Some people called Better Place a sucker’s bet well in advance. As early as 2009, energy blogger Joe Romm was wondering what, exactly, the advantages of Better Place’s model would be over a conventional electric car or a plug-in hybrid like the Chevy Volt. The answer, in 2009, 2010, 2011, 2012, and 2013 was: not much. Nevertheless, a whole bunch of people got suckered, and a few hundred million dollars got spent on the company before it collapsed under the weight of its own hubris.

(Among the bodies that got suckered was the Ontario government, which contributed cash to an Ontario pilot, though mercifully only $1 million.)

There are lots of examples—too many—of the tech industry’s fetish for “disrupting” established industries legitimately exposing cases where business or government have become too comfortable with a broken status quo. But Better Place—or, rather, its demise—shows that not everything is another Uber or Airbnb. Some things are hard because they’re just hard.

Even if Better Place hadn’t been focused on the dubious idea of selling people subsidized electric cars and then recouping costs by selling access to an electric charging network (imagine Exxon trying the same thing with its gas stations), the fact remains that basically none of the numbers added up for Better Place’s pitch. Batteries, despite some phenomenal progress in the last 15 years, aren’t there yet—or, if they are, they’re too costly for the economics to work.

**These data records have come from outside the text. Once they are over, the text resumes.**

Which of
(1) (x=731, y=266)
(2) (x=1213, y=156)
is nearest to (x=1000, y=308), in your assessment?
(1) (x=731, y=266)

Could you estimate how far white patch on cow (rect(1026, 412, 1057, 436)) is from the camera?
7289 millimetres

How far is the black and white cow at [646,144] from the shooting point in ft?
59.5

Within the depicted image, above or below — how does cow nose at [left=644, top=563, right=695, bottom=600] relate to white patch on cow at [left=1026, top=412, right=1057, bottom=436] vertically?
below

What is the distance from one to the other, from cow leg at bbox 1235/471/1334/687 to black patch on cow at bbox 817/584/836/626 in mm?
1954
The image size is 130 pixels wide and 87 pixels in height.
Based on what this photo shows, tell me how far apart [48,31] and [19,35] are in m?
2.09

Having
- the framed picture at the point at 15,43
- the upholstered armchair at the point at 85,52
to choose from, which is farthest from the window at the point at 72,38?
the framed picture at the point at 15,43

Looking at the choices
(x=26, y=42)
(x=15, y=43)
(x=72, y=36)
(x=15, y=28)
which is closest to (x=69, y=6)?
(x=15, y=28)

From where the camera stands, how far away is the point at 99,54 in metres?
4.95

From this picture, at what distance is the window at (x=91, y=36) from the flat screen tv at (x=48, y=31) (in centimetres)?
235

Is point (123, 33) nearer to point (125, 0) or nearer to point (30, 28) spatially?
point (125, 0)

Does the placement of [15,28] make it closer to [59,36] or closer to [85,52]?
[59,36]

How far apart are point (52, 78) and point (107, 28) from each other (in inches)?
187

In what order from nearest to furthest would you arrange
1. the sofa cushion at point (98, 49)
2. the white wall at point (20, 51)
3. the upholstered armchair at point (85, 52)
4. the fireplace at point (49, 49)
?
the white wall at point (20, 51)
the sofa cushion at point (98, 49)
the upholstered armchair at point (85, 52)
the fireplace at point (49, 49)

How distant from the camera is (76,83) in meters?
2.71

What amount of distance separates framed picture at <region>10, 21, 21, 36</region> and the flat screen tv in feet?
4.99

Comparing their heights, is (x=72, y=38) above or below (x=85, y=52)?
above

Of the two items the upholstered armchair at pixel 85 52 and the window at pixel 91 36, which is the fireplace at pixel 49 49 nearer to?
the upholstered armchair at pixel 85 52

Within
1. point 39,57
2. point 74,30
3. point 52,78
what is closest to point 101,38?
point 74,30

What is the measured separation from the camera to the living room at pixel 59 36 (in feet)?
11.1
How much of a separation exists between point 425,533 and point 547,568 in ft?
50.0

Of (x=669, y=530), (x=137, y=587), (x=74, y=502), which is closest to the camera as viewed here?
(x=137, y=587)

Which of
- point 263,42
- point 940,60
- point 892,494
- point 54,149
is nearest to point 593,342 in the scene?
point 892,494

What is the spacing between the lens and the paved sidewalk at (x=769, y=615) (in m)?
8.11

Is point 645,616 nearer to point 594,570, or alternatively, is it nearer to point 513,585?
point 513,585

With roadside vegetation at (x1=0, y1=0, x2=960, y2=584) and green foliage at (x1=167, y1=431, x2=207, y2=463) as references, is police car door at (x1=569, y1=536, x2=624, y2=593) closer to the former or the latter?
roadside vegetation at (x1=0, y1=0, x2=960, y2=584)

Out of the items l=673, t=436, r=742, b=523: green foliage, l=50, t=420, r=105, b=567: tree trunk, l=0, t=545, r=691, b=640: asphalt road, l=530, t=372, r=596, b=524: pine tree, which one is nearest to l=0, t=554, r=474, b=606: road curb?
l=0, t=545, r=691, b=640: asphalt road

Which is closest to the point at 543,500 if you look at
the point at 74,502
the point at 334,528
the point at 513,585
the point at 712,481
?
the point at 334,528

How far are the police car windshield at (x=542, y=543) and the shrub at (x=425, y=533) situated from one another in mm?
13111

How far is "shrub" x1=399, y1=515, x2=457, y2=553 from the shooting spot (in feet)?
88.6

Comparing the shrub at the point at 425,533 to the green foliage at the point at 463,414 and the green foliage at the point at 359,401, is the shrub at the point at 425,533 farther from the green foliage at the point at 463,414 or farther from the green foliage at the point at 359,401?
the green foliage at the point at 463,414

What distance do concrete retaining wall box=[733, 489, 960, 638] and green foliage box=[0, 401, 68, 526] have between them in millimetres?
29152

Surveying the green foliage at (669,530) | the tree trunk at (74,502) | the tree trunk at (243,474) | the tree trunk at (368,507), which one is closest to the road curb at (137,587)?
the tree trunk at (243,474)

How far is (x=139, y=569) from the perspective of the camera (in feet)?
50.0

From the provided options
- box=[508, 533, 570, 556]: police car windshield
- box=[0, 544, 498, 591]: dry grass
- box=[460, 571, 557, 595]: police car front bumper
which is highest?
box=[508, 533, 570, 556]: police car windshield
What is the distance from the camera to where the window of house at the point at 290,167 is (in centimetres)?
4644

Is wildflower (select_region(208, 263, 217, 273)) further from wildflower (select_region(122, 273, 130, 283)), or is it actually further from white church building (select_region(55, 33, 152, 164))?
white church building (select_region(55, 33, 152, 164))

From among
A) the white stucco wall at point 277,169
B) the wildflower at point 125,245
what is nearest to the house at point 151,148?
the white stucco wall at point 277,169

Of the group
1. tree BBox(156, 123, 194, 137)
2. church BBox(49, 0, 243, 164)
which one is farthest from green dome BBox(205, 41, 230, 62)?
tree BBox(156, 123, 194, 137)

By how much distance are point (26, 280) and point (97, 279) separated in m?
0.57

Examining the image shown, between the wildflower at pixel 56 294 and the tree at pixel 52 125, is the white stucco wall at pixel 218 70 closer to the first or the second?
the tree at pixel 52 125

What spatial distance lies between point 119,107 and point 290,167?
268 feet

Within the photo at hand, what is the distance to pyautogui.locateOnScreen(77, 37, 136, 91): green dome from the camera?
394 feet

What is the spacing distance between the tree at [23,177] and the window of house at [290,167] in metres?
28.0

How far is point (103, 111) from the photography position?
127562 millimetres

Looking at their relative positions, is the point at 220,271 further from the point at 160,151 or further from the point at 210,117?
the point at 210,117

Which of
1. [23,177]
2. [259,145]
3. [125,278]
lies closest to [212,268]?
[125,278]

This isn’t sloth on industry’s part: the person or company that cracks cheap, durable, high-density electrical storage will be a billionaire many times over. But that’s been true for decades. The industry did indeed need to be disrupted in the latter years of this century’s first decade, but the shock that eventually got GM to take electric cars seriously was the oil price spike of those years, not some douchey Silicon Valley start-up.

Meanwhile, the most successful electric car company so far is making a five-billion-dollar bet on its own battery factory. On the one hand, Tesla is trying to disrupt the car market in ways familiar to the Ubers of the world: look at Tesla’s relationship with state car dealership laws. On the other, its success is not, ultimately, going to be contingent on whether or not the New Jersey or Texas regulatory systems accommodate the company.

No, Tesla’s success is going to depend on the relatively prosaic question of whether mass-producing lithium batteries on a larger scale than anyone has before will reap sufficient economies of scale to drop the cost of a Tesla car’s battery pack by $10,000—and hopefully put electric cars in the consumer mainstream.

It has a mystique of its own, if you’re the kind of person excited by the learning curve of new green energy technologies. But it’s the same kind of story that any number of widgets have gone through as they start rolling off the factory lines, ever since the English became fond of powered looms. Whatever it is, it isn’t quote-unquote disruptive.

Which leaves the future open for Tesla—as well as GM, Toyota, Honda, and the rest—to be disrupted out of existence. But that may not be as easy to accomplish as some would have you believe. Some things, after all, are hard because they’re just hard.